[Document passage]
—————
Speech dialog method and device
An electronic device (200) for speech dialog includes functions that receive (205, 105) an utterance that includes an instantiated variable (215), perform voice recognition (210, 115, 120) of the instantiated variable to determine a most likely set of acoustic states (220) and a corresponding sequence of phonemes with stress information (215), determine prosodic characteristics (272, 274, 276, 130) for a synthesized value of the instantiated variable (236) from the sequence of phonemes with stress information and a set of stored prosody models. The electronic device generates (335, 140) a synthesized value of the instantiated variable using the most likely set of acoustic states and the prosodic characteristics of the instantiated variable.
The present invention is in the field of speech dialog systems, and more specifically in the field of confirmation of phrases spoken by a user.
BACKGROUNDCurrent dialog systems often use speech as input and output modalities. A speech recognition function is used to convert speech input to text and a text to speech (TTS) function is used to present text as speech output. In many dialog systems, this TTS is used primarily to provide audio feedback to confirm a portion of the speech input, which may by accompanied by one of a small set of defined responses. This type of use may be called companion speech synthesis because the speech synthesis functions primarily as a companion to the speech recognition. For example, in some handheld communication devices, a user can use the speech input for name dialing. Reliability is improved when TTS is used to confirm the speech input. However, conventional confirmation functions that use TTS take a significant amount of time and resources to develop for each language and also consume significant amounts of memory resources in the handheld communication devices. This becomes a major problem for world-wide deployment of multi-lingual devices using such dialogue systems.
BRIEF DESCRIPTION OF THE DRAWINGSThe present invention is illustrated by way of example and not limitation in the accompanying figures, in which like references indicate similar elements, and in which:
Skilled artisans will appreciate that elements in the figures are illustrated for simplicity and clarity and have not necessarily been drawn to scale. For example, the dimensions of some of the elements in the figures may be exaggerated relative to other elements to help to improve understanding of embodiments of the present invention.
—————
[What you need to do]
#1 Answer these questions using the speech dialog passage above.
(a) In the background, what is text to speech primarily used for in many dialog systems?
(b) What name does the passage give to this type of use?
(c) In the more specific sense, what field is the invention in?
#2 Carry on writing the speech dialog passage above, beginning right after its final sentence.

[Raw data]
—————
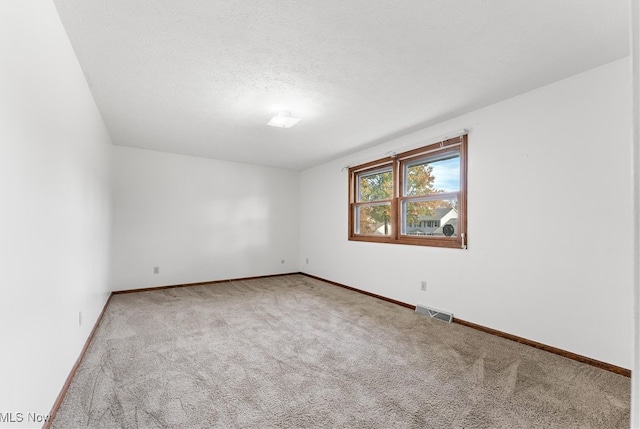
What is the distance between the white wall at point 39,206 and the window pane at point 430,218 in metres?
3.59

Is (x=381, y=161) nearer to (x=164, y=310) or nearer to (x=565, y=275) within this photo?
(x=565, y=275)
—————
[Task-by-task outputs]
#1
(a) To provide audio feedback that confirms a portion of the speech input.
(b) Companion speech synthesis.
(c) The confirmation of phrases spoken by a user.

#2
DETAILED DESCRIPTION OF THE DRAWINGSBefore describing in detail the particular embodiments of speech dialog systems in accordance with the present invention, it should be observed that the embodiments of the present invention reside primarily in combinations of method steps and apparatus components related to speech dialog systems. Accordingly, the apparatus components and method steps have been represented where appropriate by conventional symbols in the drawings, showing only those specific details that are pertinent to understanding the present invention so as not to obscure the disclosure with details that will be readily apparent to those of ordinary skill in the art having the benefit of the description herein.
It will also be understood that the terms and expressions used herein have the ordinary meaning as is accorded to such terms and expressions with respect to their corresponding respective areas of inquiry and study except where specific meanings have otherwise been set forth herein.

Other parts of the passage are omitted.